Record set START

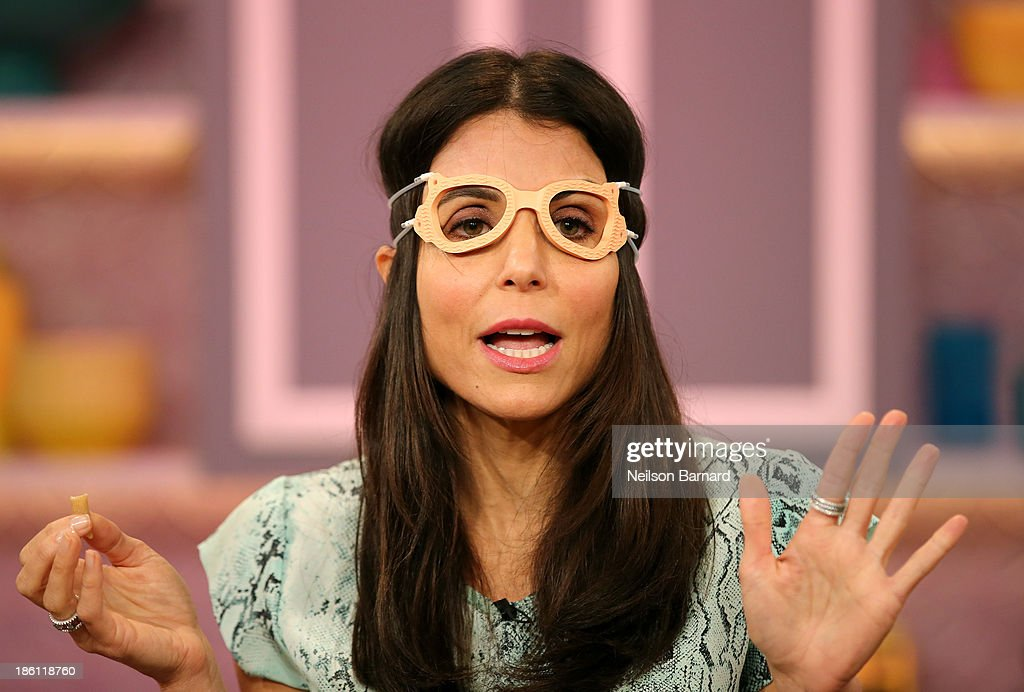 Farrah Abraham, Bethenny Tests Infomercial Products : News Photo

Record set END
Record set START

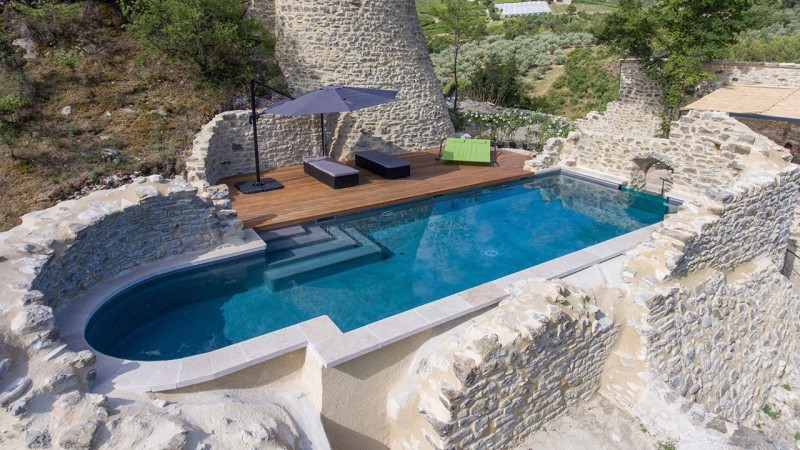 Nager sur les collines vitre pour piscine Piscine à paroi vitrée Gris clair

Record set END
Record set START

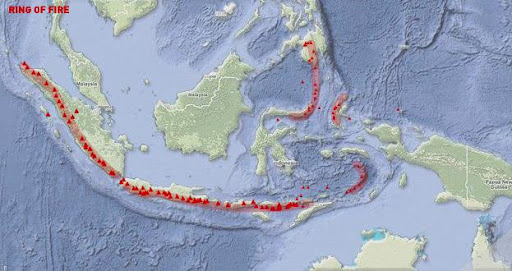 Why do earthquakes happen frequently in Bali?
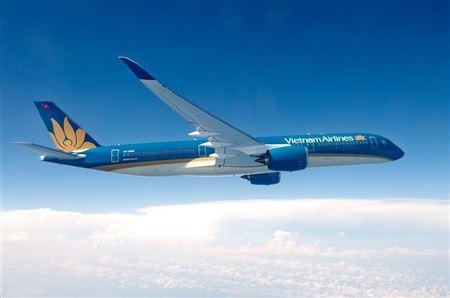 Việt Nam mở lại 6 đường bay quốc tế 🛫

Record set END

# [Task directions]
Set down, exactly as written above, each line from the one with "Why do earthquakes" through the one with "Việt Nam mở lại 6 đường bay quốc tế 🛫", and skip the pictures.

# [Solution for this problem]
 Why do earthquakes happen frequently in Bali?
 Việt Nam mở lại 6 đường bay quốc tế 🛫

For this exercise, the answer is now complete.